Bahram Gur Slays a Dragon (verso), from a Shahnama (Book of Kings) of Firdausi (940 – 1019 or 1025), known as the Great Mongol Shahnama.The Shahnama is an epic poem that traces the fortunes of heroes and kings, of lovers and enemies

1330 – 1335
Manuscript

“Bahram Gur Slays a Dragon,” from a Shahnama (Book of Kings) of Firdausi (940-1019 or 1025), known as the Great Mongol Shahnama, 1330-35, Iran (Persia), Cleveland Museum of Art, http://www.clevelandart.org/art/1943.658.b.

A Persian artist painted this illustration for a Shahnama (Book of Kings) sometime between 1330 and 1335. The visual represents the Persian King Bahram Gur who had ruled Persia in the fifth century. Bahram Gur was a great hunter. Here he is plunging his sword into the chest of a dragon. In this painting, the artist used Persian artistic styles for the king and his horse. But they used a Chinese artistic style for the rocks, the trees, and the dragon. This is evidence of interconnection and exchange between Persia and China, because the artist used foreign elements and motifs in their art. We do not know exactly how the Persian artist learned to paint in the Chinese style. But consider how the Mongols encouraged travel and trade. How might the artist have seen or learned about Chinese art? How does this evidence help answer the investigative question, How did the Mongol Empire destroy states and increase the interconnection of Afroeurasia?

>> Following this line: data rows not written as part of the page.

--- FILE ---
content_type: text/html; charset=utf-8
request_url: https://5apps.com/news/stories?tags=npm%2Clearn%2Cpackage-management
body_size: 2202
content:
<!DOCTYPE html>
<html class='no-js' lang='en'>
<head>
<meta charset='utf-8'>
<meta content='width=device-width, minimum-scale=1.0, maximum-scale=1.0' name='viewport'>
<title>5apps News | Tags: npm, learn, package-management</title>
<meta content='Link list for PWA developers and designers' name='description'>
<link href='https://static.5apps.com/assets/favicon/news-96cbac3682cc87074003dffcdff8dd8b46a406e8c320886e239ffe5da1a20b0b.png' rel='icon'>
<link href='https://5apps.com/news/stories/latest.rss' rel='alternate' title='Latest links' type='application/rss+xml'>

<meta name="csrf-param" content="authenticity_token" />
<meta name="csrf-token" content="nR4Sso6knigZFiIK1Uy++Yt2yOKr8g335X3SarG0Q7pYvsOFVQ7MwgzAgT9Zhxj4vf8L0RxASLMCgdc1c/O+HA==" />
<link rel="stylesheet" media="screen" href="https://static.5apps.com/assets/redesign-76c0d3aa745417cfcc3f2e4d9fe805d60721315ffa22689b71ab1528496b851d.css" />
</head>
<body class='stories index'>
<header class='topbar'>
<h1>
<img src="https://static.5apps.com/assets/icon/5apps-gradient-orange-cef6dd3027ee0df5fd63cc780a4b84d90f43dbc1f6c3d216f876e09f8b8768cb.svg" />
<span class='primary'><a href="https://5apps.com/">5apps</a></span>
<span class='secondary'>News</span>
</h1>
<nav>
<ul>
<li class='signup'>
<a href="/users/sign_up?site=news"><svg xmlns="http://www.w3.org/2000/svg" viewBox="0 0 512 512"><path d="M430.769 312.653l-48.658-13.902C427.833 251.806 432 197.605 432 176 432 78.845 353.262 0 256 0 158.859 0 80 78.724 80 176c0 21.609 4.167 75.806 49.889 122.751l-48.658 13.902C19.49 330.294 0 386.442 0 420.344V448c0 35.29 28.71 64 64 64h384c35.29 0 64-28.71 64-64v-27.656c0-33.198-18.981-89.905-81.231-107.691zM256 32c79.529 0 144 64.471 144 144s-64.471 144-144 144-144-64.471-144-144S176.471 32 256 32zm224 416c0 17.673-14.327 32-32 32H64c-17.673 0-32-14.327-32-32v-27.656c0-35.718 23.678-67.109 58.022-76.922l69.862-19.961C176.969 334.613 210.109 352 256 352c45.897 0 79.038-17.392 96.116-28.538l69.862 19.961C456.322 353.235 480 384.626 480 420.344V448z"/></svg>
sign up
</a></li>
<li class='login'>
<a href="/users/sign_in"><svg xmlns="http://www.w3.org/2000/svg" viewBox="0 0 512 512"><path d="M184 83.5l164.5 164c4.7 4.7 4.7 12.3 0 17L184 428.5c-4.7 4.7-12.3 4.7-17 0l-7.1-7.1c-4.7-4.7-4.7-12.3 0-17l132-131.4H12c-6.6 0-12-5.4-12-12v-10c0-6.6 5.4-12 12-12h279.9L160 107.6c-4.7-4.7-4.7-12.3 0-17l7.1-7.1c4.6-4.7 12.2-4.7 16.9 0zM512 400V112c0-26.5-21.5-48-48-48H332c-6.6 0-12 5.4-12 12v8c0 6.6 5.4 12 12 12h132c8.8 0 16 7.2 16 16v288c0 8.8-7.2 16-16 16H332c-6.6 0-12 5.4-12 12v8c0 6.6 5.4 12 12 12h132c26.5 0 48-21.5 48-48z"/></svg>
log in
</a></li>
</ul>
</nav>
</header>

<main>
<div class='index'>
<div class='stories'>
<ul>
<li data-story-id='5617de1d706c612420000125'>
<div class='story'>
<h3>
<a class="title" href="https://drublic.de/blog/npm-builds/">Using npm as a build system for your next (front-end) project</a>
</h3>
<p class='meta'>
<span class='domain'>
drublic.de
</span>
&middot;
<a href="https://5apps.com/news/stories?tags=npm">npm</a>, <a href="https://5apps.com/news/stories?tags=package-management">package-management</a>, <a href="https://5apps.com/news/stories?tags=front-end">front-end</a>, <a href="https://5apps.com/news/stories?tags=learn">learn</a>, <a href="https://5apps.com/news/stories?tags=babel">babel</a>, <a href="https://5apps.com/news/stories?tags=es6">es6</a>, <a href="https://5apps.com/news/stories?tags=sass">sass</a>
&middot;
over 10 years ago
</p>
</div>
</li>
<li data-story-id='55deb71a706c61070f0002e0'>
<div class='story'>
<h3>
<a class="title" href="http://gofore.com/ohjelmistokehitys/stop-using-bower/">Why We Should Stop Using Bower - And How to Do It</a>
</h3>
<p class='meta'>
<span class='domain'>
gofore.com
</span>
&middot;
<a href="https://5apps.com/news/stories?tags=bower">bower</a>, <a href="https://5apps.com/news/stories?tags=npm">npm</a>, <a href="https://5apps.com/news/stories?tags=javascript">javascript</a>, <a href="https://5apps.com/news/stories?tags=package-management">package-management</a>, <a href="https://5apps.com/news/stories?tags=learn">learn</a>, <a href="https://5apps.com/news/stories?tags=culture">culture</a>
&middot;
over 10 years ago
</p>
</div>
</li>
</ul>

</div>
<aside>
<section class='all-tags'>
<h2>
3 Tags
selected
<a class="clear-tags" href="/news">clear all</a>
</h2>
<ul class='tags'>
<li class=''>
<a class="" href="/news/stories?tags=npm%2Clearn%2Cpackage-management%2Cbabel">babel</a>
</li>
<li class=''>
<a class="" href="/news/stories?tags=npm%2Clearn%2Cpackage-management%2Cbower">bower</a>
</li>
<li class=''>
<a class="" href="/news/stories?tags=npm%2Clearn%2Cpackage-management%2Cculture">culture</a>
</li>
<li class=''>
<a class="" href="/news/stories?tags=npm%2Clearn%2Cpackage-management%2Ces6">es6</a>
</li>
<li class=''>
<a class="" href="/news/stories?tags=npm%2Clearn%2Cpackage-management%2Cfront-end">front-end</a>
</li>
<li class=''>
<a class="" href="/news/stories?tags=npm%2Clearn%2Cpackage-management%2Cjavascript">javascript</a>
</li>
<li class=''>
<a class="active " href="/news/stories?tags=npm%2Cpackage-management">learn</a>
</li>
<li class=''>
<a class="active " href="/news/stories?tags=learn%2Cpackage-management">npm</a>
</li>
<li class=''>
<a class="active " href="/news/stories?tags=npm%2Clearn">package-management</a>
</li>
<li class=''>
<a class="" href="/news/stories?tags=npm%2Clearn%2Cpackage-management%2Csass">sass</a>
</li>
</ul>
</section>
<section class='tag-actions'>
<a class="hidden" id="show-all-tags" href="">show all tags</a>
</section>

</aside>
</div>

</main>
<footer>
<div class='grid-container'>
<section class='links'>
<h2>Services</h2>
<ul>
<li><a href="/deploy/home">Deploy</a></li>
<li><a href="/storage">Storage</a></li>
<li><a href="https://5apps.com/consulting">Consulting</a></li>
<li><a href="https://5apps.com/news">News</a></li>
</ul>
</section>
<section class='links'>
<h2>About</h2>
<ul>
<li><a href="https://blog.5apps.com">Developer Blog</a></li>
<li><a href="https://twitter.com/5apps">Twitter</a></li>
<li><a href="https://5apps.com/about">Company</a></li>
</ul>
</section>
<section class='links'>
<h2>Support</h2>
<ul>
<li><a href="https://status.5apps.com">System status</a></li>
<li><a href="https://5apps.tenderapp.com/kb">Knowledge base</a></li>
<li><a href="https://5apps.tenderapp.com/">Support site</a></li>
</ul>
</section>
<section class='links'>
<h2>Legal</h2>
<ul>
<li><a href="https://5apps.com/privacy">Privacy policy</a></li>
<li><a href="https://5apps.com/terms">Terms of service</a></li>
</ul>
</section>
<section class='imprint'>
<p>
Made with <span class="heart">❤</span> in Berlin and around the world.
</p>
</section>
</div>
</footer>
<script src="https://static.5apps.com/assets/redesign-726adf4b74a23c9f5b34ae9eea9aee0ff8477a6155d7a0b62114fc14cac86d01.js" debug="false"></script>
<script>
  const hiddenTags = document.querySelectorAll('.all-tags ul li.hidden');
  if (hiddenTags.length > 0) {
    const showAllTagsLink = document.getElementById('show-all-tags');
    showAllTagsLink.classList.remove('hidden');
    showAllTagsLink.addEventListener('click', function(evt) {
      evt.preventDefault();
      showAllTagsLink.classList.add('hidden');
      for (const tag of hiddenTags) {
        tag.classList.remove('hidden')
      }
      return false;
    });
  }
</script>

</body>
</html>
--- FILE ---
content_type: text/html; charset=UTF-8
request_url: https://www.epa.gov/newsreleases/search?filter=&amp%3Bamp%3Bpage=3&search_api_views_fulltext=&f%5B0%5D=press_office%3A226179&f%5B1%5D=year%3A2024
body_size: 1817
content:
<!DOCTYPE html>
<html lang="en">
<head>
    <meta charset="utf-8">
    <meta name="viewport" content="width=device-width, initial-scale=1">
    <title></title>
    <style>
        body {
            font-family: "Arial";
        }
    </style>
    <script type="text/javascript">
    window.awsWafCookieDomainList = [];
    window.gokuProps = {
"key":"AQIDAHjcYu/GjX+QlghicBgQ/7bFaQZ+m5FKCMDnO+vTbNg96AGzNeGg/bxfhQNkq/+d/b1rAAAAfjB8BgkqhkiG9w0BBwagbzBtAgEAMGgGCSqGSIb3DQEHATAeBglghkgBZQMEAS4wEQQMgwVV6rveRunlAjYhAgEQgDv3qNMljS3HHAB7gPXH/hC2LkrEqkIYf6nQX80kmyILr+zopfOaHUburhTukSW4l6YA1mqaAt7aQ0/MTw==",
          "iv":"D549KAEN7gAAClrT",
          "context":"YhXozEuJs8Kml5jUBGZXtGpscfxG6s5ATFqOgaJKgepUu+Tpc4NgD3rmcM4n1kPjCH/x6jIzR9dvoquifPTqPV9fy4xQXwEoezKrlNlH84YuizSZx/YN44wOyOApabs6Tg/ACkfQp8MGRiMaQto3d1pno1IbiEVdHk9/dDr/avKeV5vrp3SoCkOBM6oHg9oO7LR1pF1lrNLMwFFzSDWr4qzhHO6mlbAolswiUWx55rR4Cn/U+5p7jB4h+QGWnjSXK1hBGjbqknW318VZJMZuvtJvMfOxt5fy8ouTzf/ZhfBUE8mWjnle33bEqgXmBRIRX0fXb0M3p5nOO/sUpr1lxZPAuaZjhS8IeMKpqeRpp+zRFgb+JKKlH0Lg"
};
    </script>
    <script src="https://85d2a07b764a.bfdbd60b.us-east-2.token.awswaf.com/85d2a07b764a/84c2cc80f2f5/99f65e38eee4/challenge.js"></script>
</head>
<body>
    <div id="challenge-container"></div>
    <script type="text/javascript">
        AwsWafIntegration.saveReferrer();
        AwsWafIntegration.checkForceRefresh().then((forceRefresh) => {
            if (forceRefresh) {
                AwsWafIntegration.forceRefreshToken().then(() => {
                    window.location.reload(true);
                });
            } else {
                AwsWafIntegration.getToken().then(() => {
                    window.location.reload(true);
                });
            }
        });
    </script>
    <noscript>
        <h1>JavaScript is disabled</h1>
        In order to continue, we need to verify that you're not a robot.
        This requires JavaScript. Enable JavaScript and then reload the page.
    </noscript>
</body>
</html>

While the Mongol conquests initially brought devastation and disorder, the security, peace and pro-trade policy of the Pax Mongolica facilitated remarkable cultural and artistic exchange. The popular Persian epic Shahnama (Book of Kings) had been written in approximately 1000 CE. Bahram Gur was a king from the Sassanian dynasty. Under the Mongols, the Islamic art and culture in the southern area controlled by the Mongols was enriched by elements of Chinese and East Asian origin. The Ilkhanid dynasty of Persia or Greater Iran (1256 – 1353) was established by Chinggis Khan’s grandson Hulagu Khan. Ilkhanid rulers converted to Islam in 1295 and patronized Islamic culture and artistic production. The artist may have learned Chinese artistic styles from a Chinese traveler or an artist who had traveled to China. They may have seen Chinese paintings or texts with illustrations. Evidence of foreign artistic styles in this illustration shows that there were exchanges of people and art and that artists and their patrons were influenced by art from multiple cultures.